§ **Objective a**:
Please copy the part of the records that opens with the line containing "How far is the couple" and closes with the last line of the records, both ends included. Keep every line the same except for the answers, where 64 is added to each number (the distances and coordinates).
[START Source]
Eight to Late

Sensemaking and Analytics for Organizations

 A gentle introduction to support vector machines using R

with 6 comments

Introduction

Most machine learning algorithms involve minimising an error measure of some kind (this measure is often called an objective function or loss function).  For example, the error measure in linear regression problems is the famous mean squared error – i.e. the averaged sum of the squared differences between the predicted and actual values. Like the mean squared error, most objective functions depend on all points in the training dataset.  In this post, I describe the support vector machine (SVM) approach which focuses instead on finding the optimal separation boundary between datapoints that have different classifications.  I’ll elaborate on what this means in the next section.

Here’s the plan in brief. I’ll begin with the rationale behind SVMs using a simple case of a binary (two class) dataset with a simple separation boundary (I’ll clarify what “simple” means in a minute).  Following that, I’ll describe how this can be generalised to datasets with more complex boundaries. Finally, I’ll work through a couple of examples in R, illustrating the principles behind SVMs. In line with the general philosophy of my “Gentle Introduction to Data Science Using R” series, the focus is on developing an intuitive understanding of the algorithm along with a practical demonstration of its use through a toy example.

The rationale

The basic idea behind SVMs is best illustrated by considering a simple case:  a set of data points that belong to one of two classes, red and blue, as illustrated in figure 1 below. To make things simpler still, I have assumed that the boundary separating the two classes is a straight line, represented by the solid green line in the diagram.  In the technical literature, such datasets are called linearly separable.

Figure 1:

Figure 1: Linearly separable data

In the linearly separable case, there is usually a fair amount of freedom in the way a separating line can be drawn. Figure 2 illustrates this point: the two broken green lines are also valid separation boundaries. Indeed, because there is a non-zero distance between the two closest points between categories, there are an infinite number of possible separation lines. This, quite naturally, raises the question as to whether it is possible to choose a separation boundary that is optimal.
[END Source]
[START Task input]
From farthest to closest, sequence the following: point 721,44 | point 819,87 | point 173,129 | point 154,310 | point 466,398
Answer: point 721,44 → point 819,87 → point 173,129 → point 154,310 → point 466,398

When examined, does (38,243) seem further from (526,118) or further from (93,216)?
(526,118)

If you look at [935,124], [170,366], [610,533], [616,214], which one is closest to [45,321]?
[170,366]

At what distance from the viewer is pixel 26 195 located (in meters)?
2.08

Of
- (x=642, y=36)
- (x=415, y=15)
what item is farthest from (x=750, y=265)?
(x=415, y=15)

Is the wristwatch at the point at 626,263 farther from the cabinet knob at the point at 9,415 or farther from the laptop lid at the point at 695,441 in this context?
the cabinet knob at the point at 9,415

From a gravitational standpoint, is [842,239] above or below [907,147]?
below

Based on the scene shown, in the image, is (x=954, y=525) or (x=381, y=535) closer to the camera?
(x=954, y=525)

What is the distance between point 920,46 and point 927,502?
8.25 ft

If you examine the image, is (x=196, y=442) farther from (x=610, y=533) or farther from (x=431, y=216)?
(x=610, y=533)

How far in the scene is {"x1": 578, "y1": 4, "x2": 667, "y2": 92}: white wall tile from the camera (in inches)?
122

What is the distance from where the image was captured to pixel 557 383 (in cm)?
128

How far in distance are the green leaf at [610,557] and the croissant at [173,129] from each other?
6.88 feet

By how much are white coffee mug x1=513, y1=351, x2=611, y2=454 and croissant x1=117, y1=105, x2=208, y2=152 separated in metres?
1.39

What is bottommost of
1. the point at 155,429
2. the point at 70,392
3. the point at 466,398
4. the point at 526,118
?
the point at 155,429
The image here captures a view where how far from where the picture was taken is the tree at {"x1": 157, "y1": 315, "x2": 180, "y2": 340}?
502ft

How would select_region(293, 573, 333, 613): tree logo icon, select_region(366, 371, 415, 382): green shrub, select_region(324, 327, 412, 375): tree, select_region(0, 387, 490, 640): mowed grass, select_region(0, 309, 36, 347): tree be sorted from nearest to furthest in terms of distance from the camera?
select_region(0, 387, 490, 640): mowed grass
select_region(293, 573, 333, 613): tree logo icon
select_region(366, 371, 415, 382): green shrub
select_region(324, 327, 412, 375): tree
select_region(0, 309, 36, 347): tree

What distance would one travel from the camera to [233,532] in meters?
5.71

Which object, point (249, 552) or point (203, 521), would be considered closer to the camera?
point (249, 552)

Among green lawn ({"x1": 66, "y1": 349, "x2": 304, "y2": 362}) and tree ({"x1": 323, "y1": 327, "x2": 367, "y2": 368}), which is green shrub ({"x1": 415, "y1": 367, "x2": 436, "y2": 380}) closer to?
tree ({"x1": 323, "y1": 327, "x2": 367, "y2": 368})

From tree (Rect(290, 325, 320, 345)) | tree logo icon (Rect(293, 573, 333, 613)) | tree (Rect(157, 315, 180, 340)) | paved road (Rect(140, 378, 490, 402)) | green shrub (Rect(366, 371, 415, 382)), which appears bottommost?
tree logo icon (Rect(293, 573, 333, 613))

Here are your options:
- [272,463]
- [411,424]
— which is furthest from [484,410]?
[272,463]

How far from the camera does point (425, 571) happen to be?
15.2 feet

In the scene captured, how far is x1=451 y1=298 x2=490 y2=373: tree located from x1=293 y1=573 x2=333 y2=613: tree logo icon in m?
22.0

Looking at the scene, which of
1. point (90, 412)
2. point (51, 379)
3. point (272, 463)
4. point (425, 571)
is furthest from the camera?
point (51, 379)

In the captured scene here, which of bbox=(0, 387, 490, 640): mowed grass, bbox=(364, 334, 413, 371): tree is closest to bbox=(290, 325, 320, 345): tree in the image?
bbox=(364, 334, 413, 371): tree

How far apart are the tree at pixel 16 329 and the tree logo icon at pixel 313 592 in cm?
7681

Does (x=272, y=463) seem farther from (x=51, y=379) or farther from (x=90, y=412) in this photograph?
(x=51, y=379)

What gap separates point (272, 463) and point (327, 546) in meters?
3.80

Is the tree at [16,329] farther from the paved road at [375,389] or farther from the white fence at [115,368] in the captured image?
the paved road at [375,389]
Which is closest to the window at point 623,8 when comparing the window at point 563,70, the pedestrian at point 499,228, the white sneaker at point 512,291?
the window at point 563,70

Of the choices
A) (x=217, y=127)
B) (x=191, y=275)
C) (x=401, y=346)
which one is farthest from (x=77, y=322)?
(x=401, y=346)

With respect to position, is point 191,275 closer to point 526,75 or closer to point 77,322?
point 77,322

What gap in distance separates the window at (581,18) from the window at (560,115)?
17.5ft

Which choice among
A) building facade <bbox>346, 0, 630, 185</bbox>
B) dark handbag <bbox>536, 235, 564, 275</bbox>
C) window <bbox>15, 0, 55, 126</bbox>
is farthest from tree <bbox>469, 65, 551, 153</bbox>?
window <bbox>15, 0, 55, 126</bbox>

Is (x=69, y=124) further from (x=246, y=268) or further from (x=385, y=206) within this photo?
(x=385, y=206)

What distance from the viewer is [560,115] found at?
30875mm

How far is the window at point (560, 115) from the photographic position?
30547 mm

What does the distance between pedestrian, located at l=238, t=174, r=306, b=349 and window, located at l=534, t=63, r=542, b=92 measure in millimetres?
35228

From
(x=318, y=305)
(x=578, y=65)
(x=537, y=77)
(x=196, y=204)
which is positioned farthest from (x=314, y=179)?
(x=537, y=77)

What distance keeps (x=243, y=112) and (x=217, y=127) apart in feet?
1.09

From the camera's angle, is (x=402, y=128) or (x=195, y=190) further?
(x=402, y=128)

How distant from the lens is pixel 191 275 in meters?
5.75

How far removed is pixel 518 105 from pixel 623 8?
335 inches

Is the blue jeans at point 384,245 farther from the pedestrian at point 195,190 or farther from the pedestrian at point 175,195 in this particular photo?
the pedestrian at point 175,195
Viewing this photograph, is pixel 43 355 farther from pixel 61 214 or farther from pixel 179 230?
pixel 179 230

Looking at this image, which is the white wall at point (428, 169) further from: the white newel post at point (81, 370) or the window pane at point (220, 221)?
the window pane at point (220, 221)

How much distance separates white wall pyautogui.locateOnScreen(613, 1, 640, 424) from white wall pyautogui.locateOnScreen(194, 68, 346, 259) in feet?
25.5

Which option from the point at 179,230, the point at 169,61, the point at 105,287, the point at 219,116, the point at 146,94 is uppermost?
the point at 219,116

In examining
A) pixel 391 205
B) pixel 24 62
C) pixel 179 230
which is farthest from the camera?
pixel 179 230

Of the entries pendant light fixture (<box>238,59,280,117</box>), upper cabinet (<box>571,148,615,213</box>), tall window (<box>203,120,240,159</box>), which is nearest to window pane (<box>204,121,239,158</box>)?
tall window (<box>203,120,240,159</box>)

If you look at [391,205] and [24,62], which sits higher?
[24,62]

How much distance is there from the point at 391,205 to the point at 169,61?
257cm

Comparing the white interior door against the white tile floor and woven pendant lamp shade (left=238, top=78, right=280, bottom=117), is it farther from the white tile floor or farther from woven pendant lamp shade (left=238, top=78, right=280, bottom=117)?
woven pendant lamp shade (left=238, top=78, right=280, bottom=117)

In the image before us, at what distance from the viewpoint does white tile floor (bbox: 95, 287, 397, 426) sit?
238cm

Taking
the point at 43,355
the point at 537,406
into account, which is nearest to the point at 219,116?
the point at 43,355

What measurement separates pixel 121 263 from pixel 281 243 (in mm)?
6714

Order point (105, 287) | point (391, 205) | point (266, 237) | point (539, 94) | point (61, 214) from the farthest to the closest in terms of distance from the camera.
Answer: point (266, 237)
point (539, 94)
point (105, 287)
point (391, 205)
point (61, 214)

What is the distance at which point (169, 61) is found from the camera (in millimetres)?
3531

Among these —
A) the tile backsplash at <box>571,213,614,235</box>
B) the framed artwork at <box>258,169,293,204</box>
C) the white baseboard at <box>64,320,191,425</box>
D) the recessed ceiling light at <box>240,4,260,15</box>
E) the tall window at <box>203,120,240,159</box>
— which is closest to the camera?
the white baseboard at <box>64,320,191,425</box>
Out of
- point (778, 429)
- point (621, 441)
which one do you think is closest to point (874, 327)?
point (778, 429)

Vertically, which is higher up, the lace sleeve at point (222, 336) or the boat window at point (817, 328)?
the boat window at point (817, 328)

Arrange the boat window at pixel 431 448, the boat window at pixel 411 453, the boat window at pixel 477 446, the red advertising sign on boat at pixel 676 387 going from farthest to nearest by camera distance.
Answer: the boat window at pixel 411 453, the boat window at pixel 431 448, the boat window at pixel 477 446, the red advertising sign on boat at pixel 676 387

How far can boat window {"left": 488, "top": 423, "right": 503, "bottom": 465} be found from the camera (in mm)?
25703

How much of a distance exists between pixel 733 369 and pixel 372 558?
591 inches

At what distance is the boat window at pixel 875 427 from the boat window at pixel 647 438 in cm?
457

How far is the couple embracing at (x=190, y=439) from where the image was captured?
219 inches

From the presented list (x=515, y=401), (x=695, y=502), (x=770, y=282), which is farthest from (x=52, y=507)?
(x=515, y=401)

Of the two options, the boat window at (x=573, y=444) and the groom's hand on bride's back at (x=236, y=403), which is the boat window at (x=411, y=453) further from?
[END Task input]
§ **Objective b**:
List every color named in the support vector machines post.

§ **Complete response a**:
How far is the couple embracing at (x=190, y=439) from where the image was captured?
283 inches

From the presented list (x=515, y=401), (x=695, y=502), (x=770, y=282), which is farthest from (x=52, y=507)?
(x=579, y=465)

Of the two options, the boat window at (x=573, y=444) and the groom's hand on bride's back at (x=236, y=403), which is the boat window at (x=411, y=453) further from?

§ **Complete response b**:
red, blue, green